1969 yılında Kırşehir'de doğan Ferhat
Sarıkaya Marmara Üniversitesi Hukuk Fakültesi'ni bitirdi.
Abdurrahman ve Akile Sarıkaya çiftinin altı çocuğundan beşincisi olarak Kırşehir'deki Pekmezci köyünde dünyaya geldi. Yoksul bir aileden gelen Sarıkaya, demircilik mesleği ile uğraşan ağabeyinin yardımlarıyla ortaokula Kayseri'nin
Pınarbaşı İlçesi'nde, liseyi Pazarören'deki Mimar
Sinan Anadolu Öğretmen Lisesi'nde tamamladı. Lise eğitimini bitirdikten sonra
Marmara Üniversitesi Hukuk Fakültesi'ni kazandı.
Savcılık kariyeri
1992 yılında
mezun olan Sarıkaya, hakim ve savcı stajını müteakiben hakim ve
savcılık mesleğine
Bitlis iline bağlı Mutki ilçesine
Cumhuriyet savcısı olarak atanması ile adım attı. Ardından
Aksaray iline bağlı Güzelyurt Cumhuriyet savcısı,
Zonguldak iline bağlı
Çaycuma Cumhuriyet savcısı, en son Van
Cumhuriyet Savcısı olarak görev yapmıştır.
Van
Yüzüncü Yıl Üniversitesi Rektörü Prof. Dr.

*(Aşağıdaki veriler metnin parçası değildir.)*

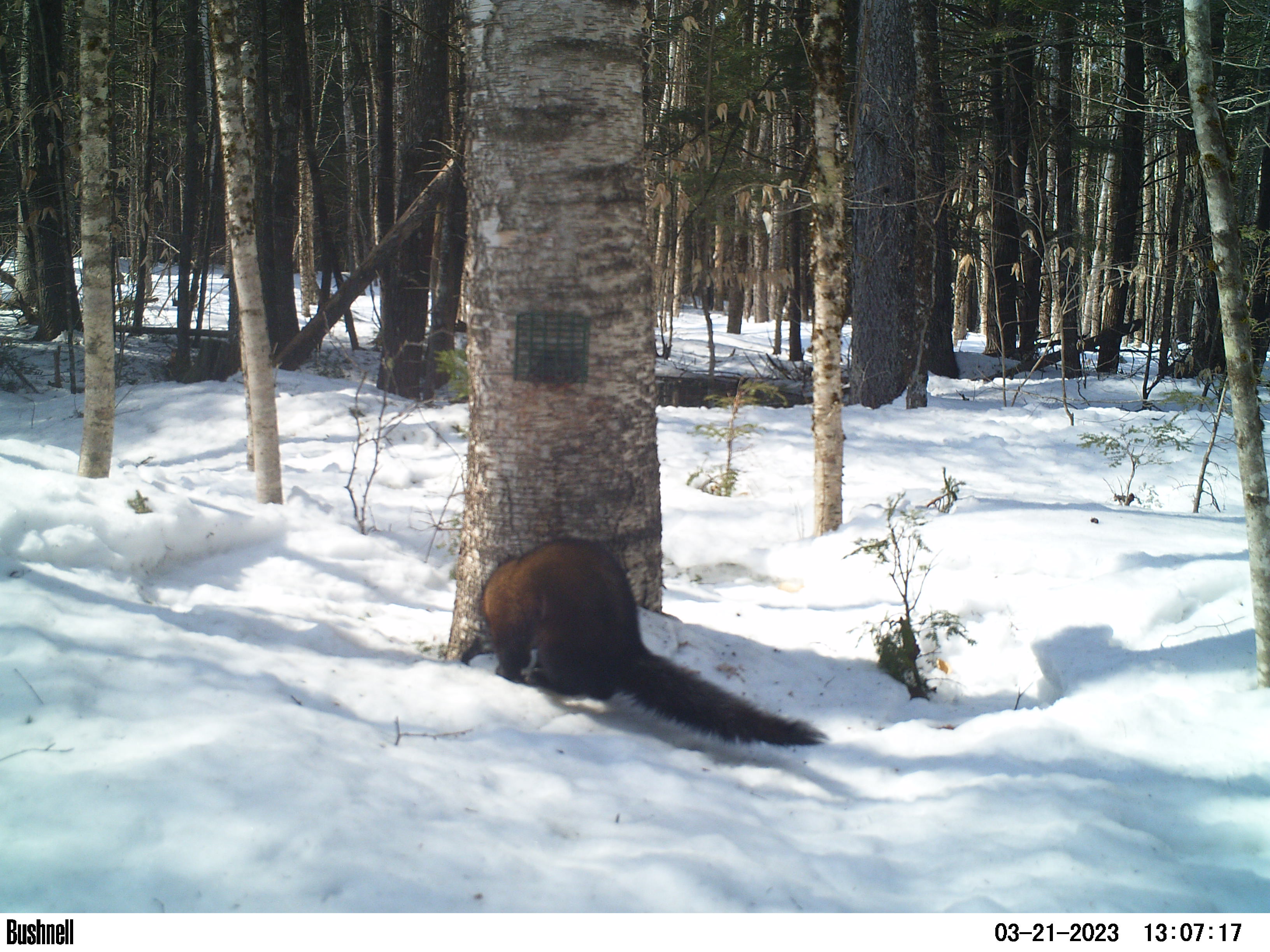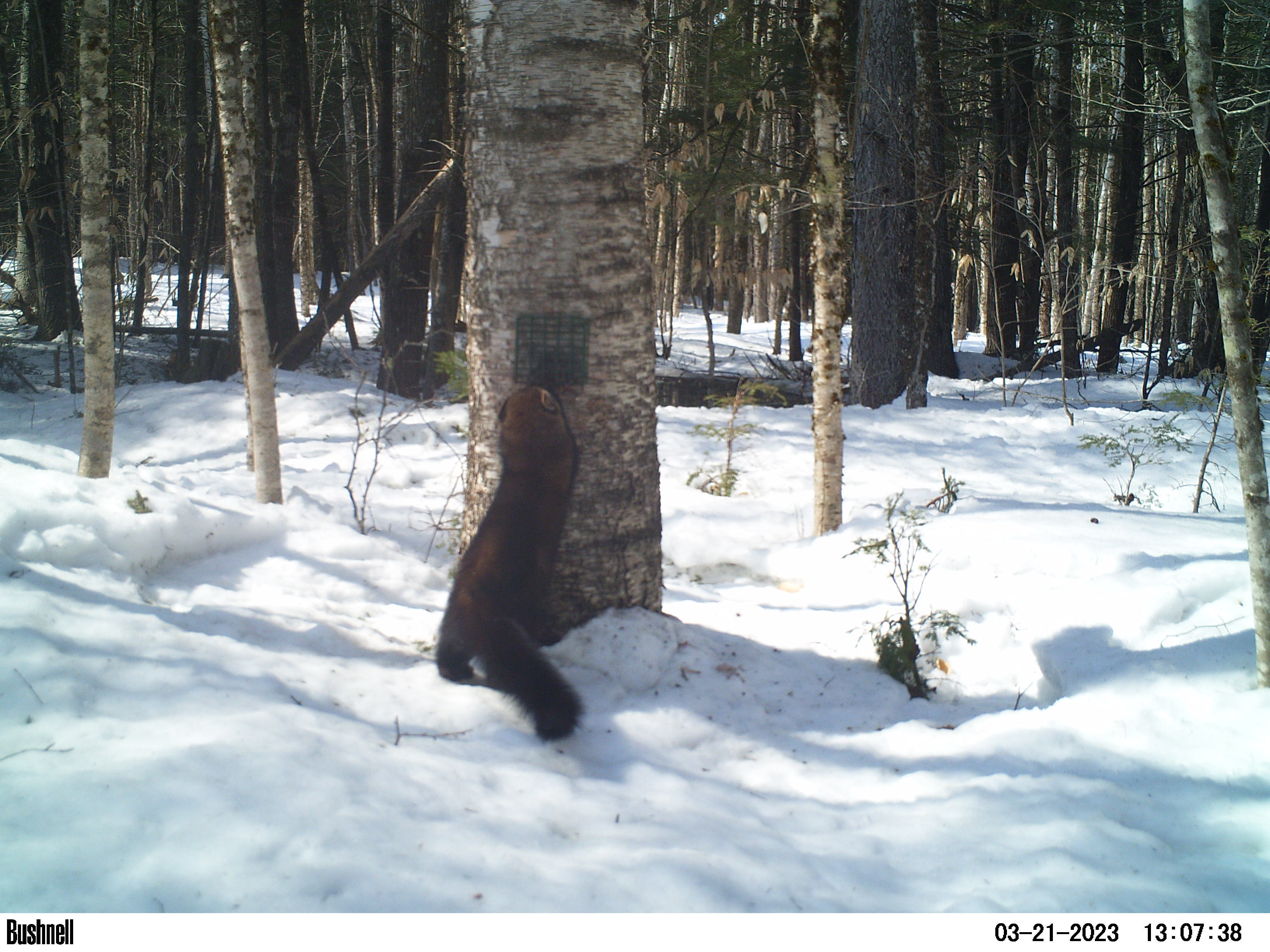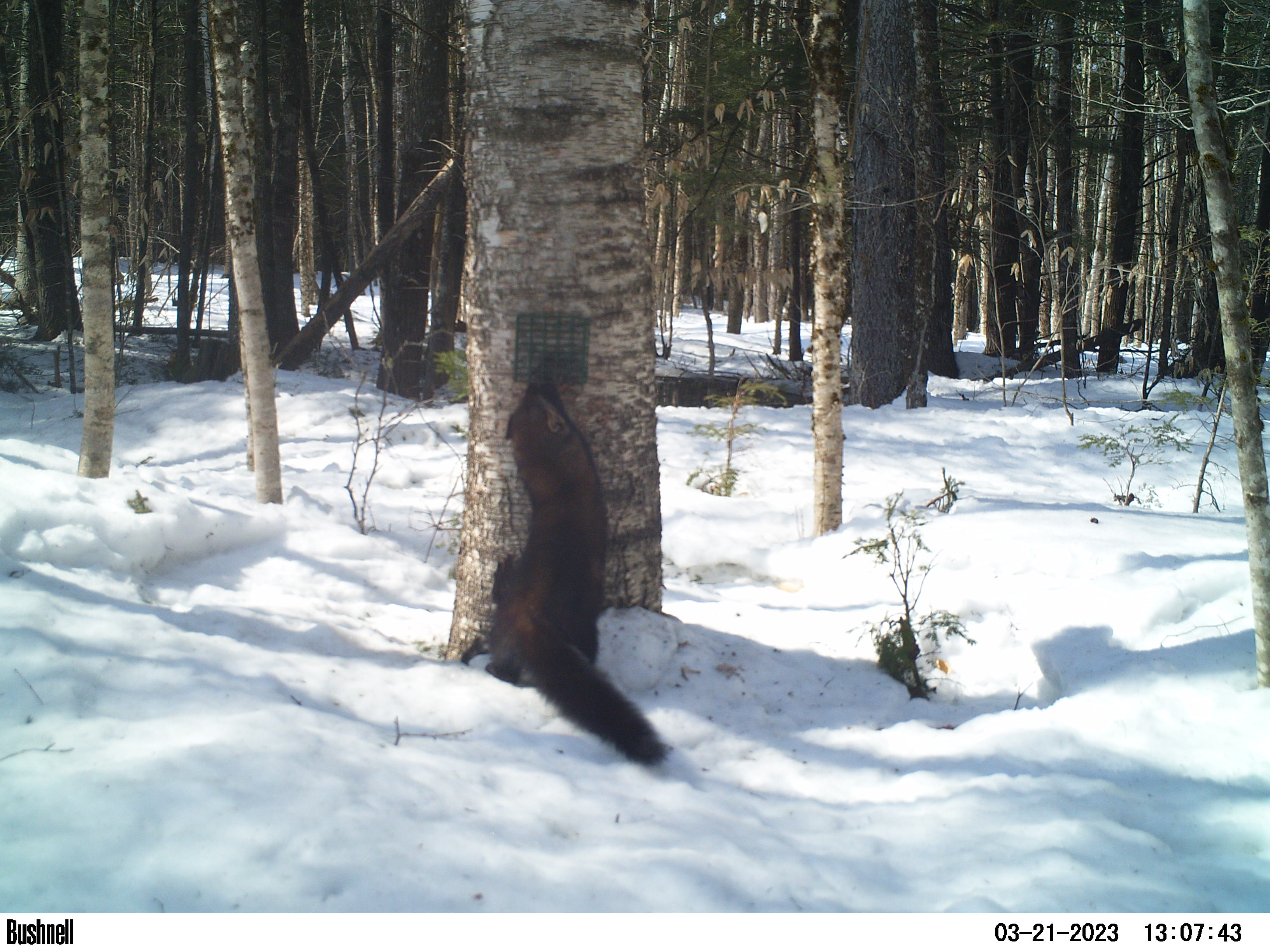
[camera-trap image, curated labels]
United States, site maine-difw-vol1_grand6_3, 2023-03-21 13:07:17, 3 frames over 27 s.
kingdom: Animalia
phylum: Chordata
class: Mammalia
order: Carnivora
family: Mustelidae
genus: Pekania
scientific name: Pekania pennanti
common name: fisher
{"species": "fisher (Pekania pennanti)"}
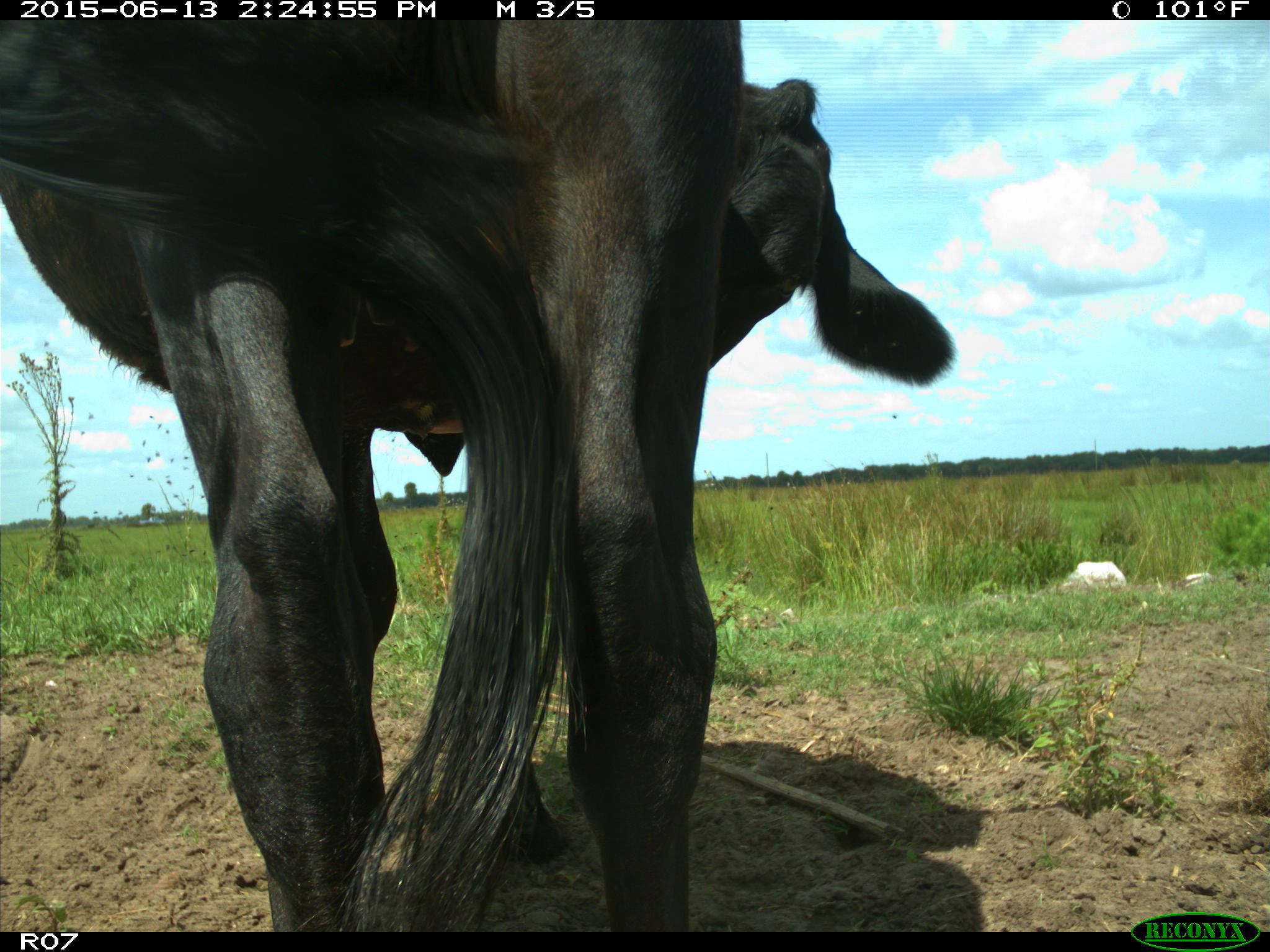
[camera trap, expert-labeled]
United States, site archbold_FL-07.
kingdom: Animalia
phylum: Chordata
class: Mammalia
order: Artiodactyla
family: Bovidae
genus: Bos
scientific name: Bos taurus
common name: domestic cow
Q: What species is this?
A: Bos taurus (domestic cow).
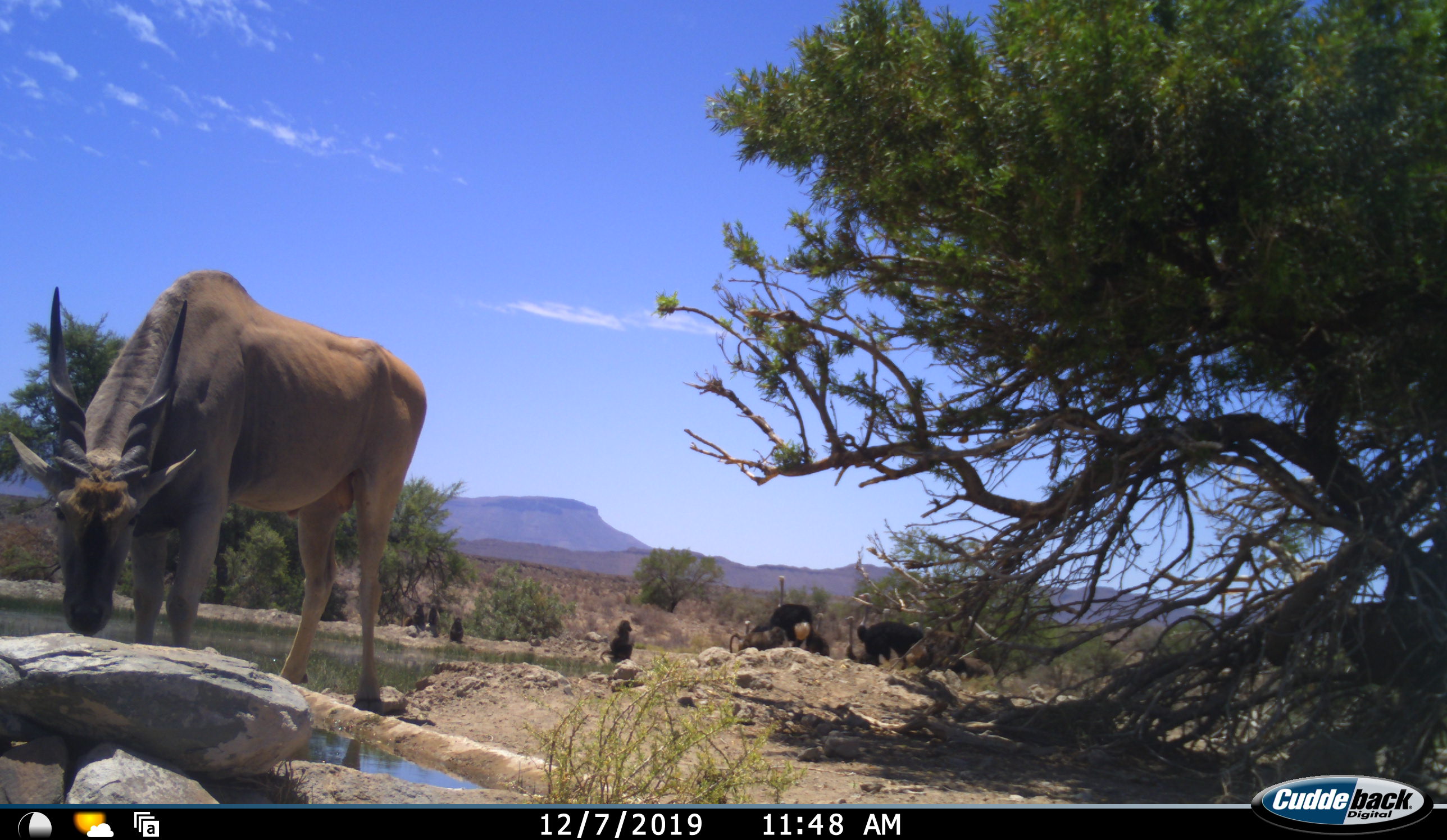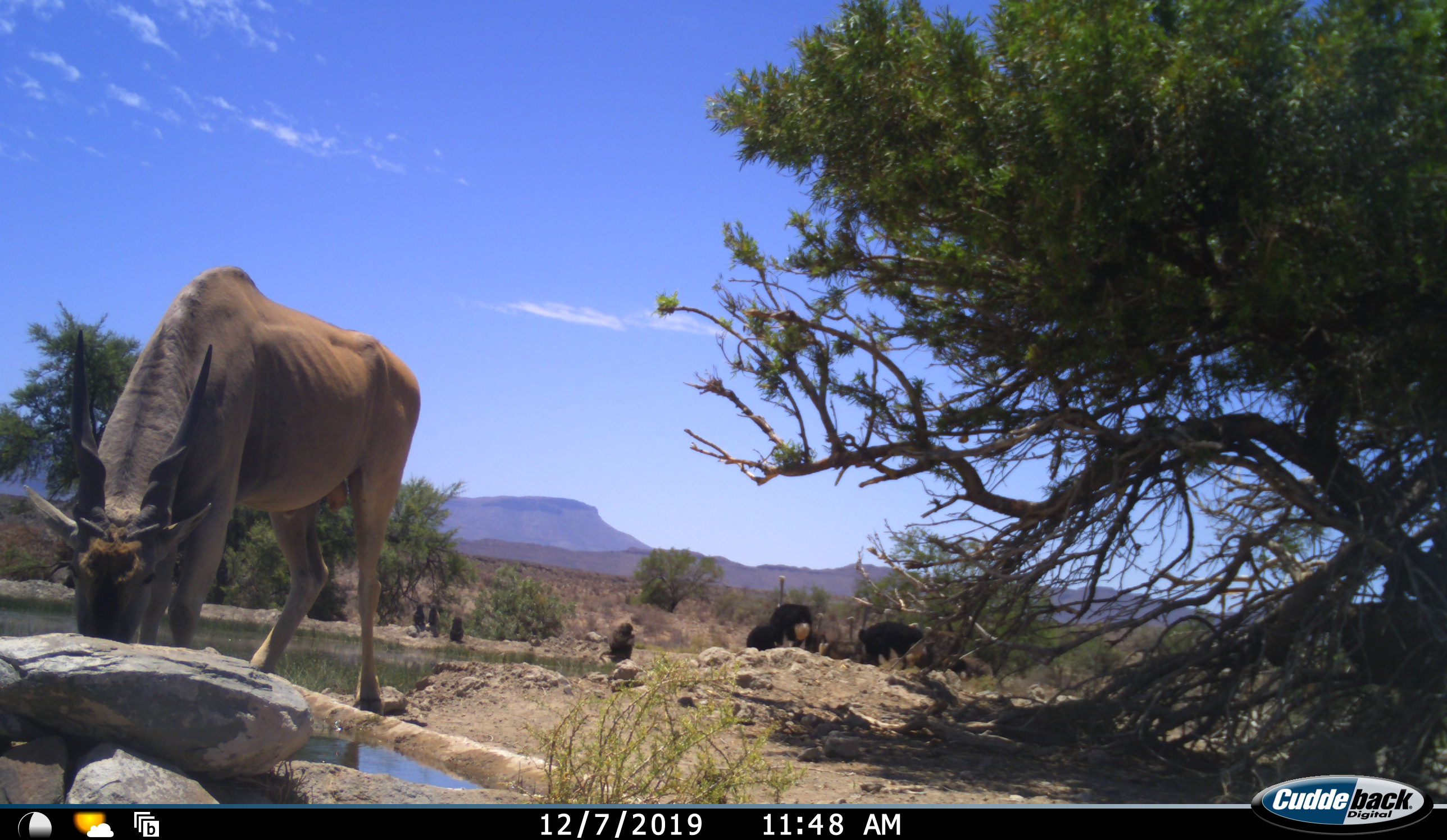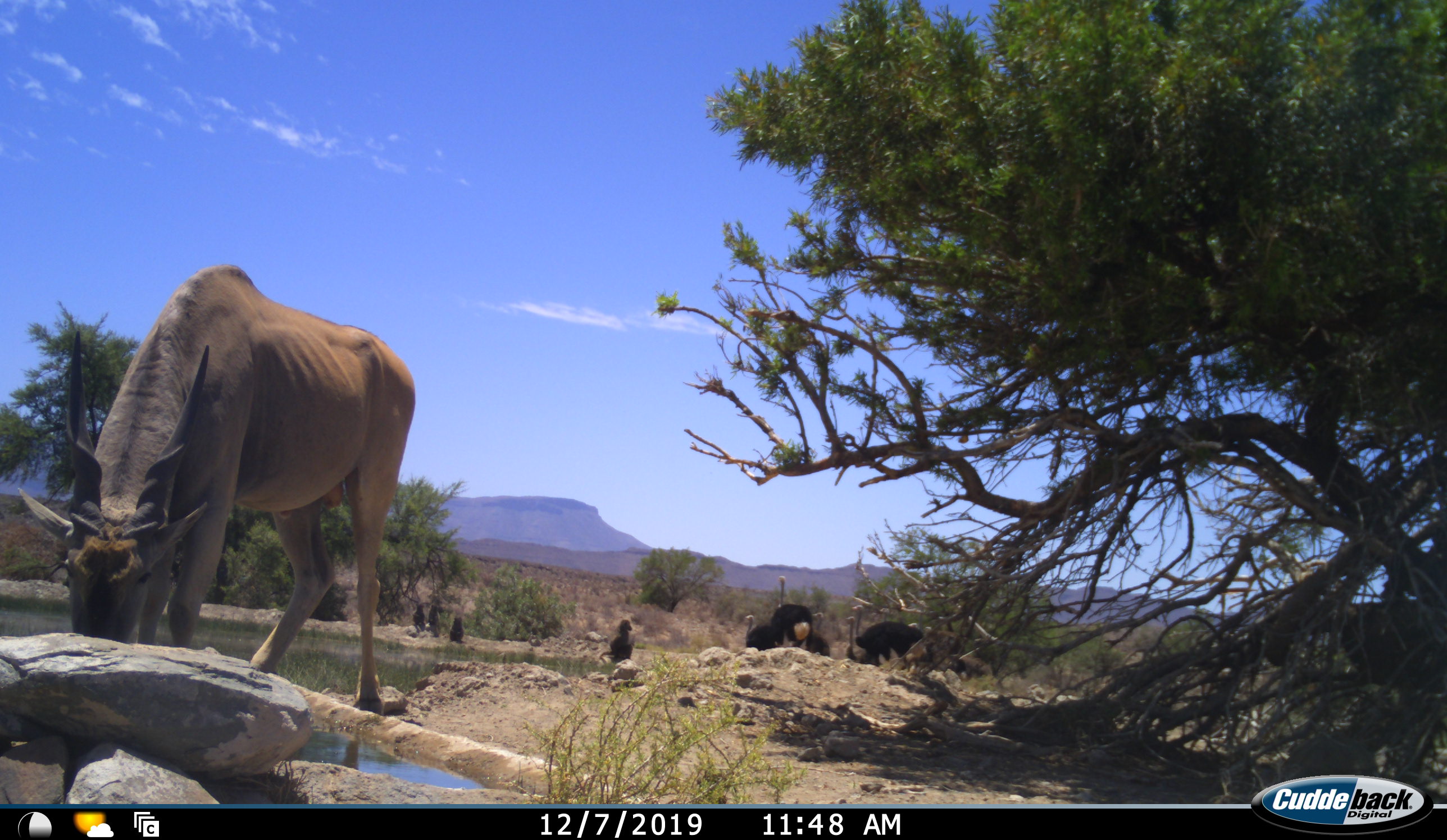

Yücel Aşkın hakkında önce "tarihî eser kaçakçılığı" ardından da "çete kurmak" suçuyla bir
iddianame hazırlamıştır. Aynı
soruşturma da Üniversitenin genel sekreter yardımcısı Enver Arpalı da gözaltına alınmış ve beş aya yakın bir zaman gözaltında tutulduğu halde iddianamenin hazırlanması bitmediği için yargılanamamıştır. Sonunda Enver Arpalı hapisteyken
intihar etmiştir. Prof.Dr.Yücel Aşkın ise davanın ilk duruşmasında
beraat etmiştir.
2005
Şemdinli Olayları ile ilgili soruşturmayı da yürüten Cumhuriyet Savcısı
Ferhat Sarıkaya hazırladığı iddianamede; KKK
Orgeneral Yaşar Büyükanıt, Van Asayiş
Kolordu Komutanı Korgeneral Selahattin Uğurlu ile
Hakkari Dağ ve Komando Tuğay Komutanı
Tuğgeneral Erdal Öztürk haklarında "Büyükanıt'ın
Diyarbakır 7. Kolordu Komutanı olduğu dönemde suç işlemek için çete kurduğu iddialarını ortaya atmıştır.
Meslekten men edilmesi
Mesleki yeterlilikten uzak olduğu gerekçesi teklifi ile
Hakimler ve Savcılar Yüksek Kurulunun 20
Nisan 2006 günü almış olduğu kararla meslekten tardedilmiştir. Kurulun 5
hukukçu üyesi
ihraç yönünde oy kullanırken tek karşı oy müsteşar Fahri Kasırga'dan geldi. Aynı zamanda TC sınırları içinde avukatlık dahi yapması yasaklanmıştır. (
Adalet Bakanı Cemil Çiçek toplantıya katılmamıştır.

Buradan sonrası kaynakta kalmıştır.